TASK DESCRIPTION >>
Everything in the listing should be restated word for word.

☆ ☆ ☆ ☆ ☆

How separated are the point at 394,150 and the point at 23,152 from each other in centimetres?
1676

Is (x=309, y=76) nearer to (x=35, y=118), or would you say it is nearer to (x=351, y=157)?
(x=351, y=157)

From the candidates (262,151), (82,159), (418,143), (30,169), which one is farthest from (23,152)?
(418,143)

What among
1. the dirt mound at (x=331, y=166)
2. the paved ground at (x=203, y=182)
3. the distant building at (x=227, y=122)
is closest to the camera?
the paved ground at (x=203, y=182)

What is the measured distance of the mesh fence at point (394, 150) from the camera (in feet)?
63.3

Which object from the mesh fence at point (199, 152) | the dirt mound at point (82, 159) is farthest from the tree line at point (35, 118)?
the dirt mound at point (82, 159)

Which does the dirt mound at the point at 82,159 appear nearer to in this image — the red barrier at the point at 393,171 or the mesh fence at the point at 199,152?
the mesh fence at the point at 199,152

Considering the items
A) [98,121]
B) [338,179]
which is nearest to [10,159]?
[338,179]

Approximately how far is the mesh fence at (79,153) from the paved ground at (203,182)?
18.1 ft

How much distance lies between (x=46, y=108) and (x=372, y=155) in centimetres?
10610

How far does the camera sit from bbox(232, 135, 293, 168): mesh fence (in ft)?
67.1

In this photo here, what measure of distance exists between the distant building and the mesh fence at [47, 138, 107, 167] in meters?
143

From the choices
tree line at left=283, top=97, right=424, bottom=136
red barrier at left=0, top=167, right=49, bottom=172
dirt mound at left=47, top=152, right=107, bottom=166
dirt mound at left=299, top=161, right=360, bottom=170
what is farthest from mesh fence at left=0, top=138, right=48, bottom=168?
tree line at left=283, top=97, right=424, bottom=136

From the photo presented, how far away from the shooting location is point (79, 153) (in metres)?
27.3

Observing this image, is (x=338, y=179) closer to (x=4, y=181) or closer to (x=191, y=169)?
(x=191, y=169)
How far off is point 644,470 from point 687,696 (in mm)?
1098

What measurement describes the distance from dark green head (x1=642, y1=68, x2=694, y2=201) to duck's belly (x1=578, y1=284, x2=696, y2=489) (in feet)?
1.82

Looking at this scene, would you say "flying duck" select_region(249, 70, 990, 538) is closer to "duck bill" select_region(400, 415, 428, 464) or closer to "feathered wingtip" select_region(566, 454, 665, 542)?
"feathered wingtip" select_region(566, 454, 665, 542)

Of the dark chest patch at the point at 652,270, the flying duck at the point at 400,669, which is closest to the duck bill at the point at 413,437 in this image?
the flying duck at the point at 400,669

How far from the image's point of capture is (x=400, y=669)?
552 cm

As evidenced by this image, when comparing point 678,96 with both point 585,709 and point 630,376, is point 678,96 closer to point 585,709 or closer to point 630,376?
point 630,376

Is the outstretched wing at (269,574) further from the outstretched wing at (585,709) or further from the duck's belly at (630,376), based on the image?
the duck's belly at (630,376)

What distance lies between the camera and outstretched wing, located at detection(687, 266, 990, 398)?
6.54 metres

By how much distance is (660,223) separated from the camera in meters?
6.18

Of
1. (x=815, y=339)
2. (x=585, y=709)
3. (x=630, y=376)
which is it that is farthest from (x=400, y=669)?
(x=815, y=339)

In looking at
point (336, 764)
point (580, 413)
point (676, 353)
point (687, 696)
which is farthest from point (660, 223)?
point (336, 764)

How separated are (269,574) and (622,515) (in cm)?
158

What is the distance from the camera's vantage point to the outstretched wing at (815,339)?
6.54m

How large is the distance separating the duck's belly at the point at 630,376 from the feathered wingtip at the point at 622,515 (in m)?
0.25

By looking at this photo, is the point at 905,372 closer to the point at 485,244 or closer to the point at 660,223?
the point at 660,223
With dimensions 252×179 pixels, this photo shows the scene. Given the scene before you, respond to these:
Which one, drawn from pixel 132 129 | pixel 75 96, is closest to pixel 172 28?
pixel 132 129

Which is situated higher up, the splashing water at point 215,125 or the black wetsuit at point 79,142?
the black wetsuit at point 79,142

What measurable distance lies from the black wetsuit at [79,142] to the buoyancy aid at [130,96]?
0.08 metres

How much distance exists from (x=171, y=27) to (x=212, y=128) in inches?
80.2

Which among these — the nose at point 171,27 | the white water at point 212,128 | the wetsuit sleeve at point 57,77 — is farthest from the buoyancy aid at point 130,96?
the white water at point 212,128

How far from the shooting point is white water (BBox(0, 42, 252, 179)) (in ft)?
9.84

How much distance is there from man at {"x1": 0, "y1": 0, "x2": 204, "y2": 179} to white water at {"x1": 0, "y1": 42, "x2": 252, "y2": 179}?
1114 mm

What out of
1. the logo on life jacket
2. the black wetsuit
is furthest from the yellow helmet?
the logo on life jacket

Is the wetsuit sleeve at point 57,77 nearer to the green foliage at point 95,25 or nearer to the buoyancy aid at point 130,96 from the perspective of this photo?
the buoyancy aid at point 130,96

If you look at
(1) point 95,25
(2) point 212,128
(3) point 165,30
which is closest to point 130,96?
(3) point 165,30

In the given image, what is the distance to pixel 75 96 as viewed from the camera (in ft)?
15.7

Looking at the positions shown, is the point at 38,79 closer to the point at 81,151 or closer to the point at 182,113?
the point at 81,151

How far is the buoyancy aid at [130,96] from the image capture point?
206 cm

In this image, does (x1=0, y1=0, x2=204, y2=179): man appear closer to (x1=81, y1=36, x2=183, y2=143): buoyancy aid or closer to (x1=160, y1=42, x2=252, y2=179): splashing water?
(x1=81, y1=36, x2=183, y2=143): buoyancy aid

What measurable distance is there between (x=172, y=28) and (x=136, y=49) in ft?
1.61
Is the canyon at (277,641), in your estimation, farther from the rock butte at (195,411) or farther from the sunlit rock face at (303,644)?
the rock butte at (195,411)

☆ ☆ ☆ ☆ ☆

EXERCISE ANSWER >>
How separated are the point at 394,150 and the point at 23,152 from each other in centimetres?
1676

Is (x=309, y=76) nearer to (x=35, y=118), or would you say it is nearer to (x=351, y=157)?
(x=351, y=157)

From the candidates (262,151), (82,159), (418,143), (30,169), which one is farthest from (23,152)?
(418,143)

What among
1. the dirt mound at (x=331, y=166)
2. the paved ground at (x=203, y=182)
3. the distant building at (x=227, y=122)
is closest to the camera?
the paved ground at (x=203, y=182)

What is the measured distance of the mesh fence at point (394, 150) from the camera (in feet)?
63.3

Which object from the mesh fence at point (199, 152) | the dirt mound at point (82, 159) is farthest from the tree line at point (35, 118)?
the dirt mound at point (82, 159)

Which does the dirt mound at the point at 82,159 appear nearer to in this image — the red barrier at the point at 393,171 or the mesh fence at the point at 199,152?
the mesh fence at the point at 199,152

Considering the items
A) [98,121]
B) [338,179]
which is nearest to [10,159]?
[338,179]

Approximately how far is the mesh fence at (79,153) from the paved ground at (203,182)?
18.1 ft

How much distance lies between (x=46, y=108) and (x=372, y=155) in centimetres?
10610

How far does the camera sit from bbox(232, 135, 293, 168): mesh fence (in ft)?
67.1

In this photo here, what measure of distance exists between the distant building and the mesh fence at [47, 138, 107, 167] in meters?
143

From the choices
tree line at left=283, top=97, right=424, bottom=136
red barrier at left=0, top=167, right=49, bottom=172
dirt mound at left=47, top=152, right=107, bottom=166
dirt mound at left=299, top=161, right=360, bottom=170
what is farthest from mesh fence at left=0, top=138, right=48, bottom=168?
tree line at left=283, top=97, right=424, bottom=136

From the photo presented, how far away from the shooting location is point (79, 153) (in metres)?
27.3

Observing this image, is (x=338, y=179) closer to (x=4, y=181) or closer to (x=191, y=169)?
(x=191, y=169)
How far off is point 644,470 from point 687,696 (in mm)?
1098

What measurement describes the distance from dark green head (x1=642, y1=68, x2=694, y2=201) to duck's belly (x1=578, y1=284, x2=696, y2=489) (in feet)?
1.82

Looking at this scene, would you say "flying duck" select_region(249, 70, 990, 538) is closer to "duck bill" select_region(400, 415, 428, 464) or closer to "feathered wingtip" select_region(566, 454, 665, 542)?
"feathered wingtip" select_region(566, 454, 665, 542)

Of the dark chest patch at the point at 652,270, the flying duck at the point at 400,669, which is closest to the duck bill at the point at 413,437 in this image?
the flying duck at the point at 400,669

How far from the image's point of capture is (x=400, y=669)?
552 cm

As evidenced by this image, when comparing point 678,96 with both point 585,709 and point 630,376, is point 678,96 closer to point 585,709 or closer to point 630,376?
point 630,376

Is the outstretched wing at (269,574) further from the outstretched wing at (585,709) or further from the duck's belly at (630,376), based on the image?
the duck's belly at (630,376)

What distance lies between the camera and outstretched wing, located at detection(687, 266, 990, 398)?
6.54 metres

By how much distance is (660,223) separated from the camera in meters?
6.18

Of
1. (x=815, y=339)
2. (x=585, y=709)
3. (x=630, y=376)
which is it that is farthest from (x=400, y=669)?
(x=815, y=339)

In looking at
point (336, 764)
point (580, 413)
point (676, 353)
point (687, 696)
which is farthest from point (660, 223)?
point (336, 764)

How separated are (269,574) and (622,515) (in cm)?
158

What is the distance from the camera's vantage point to the outstretched wing at (815,339)?
6.54m

How large is the distance separating the duck's belly at the point at 630,376 from the feathered wingtip at the point at 622,515 (in m)?
0.25

By looking at this photo, is the point at 905,372 closer to the point at 485,244 or closer to the point at 660,223?
the point at 660,223
With dimensions 252×179 pixels, this photo shows the scene. Given the scene before you, respond to these:
Which one, drawn from pixel 132 129 | pixel 75 96, is closest to pixel 172 28?
pixel 132 129

Which is situated higher up, the splashing water at point 215,125 or the black wetsuit at point 79,142?
the black wetsuit at point 79,142

What measurable distance lies from the black wetsuit at [79,142] to the buoyancy aid at [130,96]?
0.08 metres

How much distance exists from (x=171, y=27) to (x=212, y=128) in inches?
80.2

Which among these — the nose at point 171,27 | the white water at point 212,128 | the wetsuit sleeve at point 57,77 — is farthest from the buoyancy aid at point 130,96?
the white water at point 212,128

How far from the shooting point is white water (BBox(0, 42, 252, 179)) (in ft)?
9.84

How much distance is there from man at {"x1": 0, "y1": 0, "x2": 204, "y2": 179} to white water at {"x1": 0, "y1": 42, "x2": 252, "y2": 179}?
1114 mm

What out of
1. the logo on life jacket
2. the black wetsuit
is furthest from the yellow helmet?
the logo on life jacket

Is the wetsuit sleeve at point 57,77 nearer to the green foliage at point 95,25 or nearer to the buoyancy aid at point 130,96 from the perspective of this photo?
the buoyancy aid at point 130,96

If you look at
(1) point 95,25
(2) point 212,128
(3) point 165,30
which is closest to point 130,96?
(3) point 165,30

In the given image, what is the distance to pixel 75 96 as viewed from the camera (in ft)?
15.7

Looking at the positions shown, is the point at 38,79 closer to the point at 81,151 or closer to the point at 182,113?
the point at 81,151

How far is the buoyancy aid at [130,96] from the image capture point?
206 cm

In this image, does (x1=0, y1=0, x2=204, y2=179): man appear closer to (x1=81, y1=36, x2=183, y2=143): buoyancy aid or closer to (x1=160, y1=42, x2=252, y2=179): splashing water?
(x1=81, y1=36, x2=183, y2=143): buoyancy aid

What measurable distance is there between (x=172, y=28) and (x=136, y=49) in ft?
1.61
Is the canyon at (277,641), in your estimation, farther from the rock butte at (195,411) or farther from the sunlit rock face at (303,644)?
the rock butte at (195,411)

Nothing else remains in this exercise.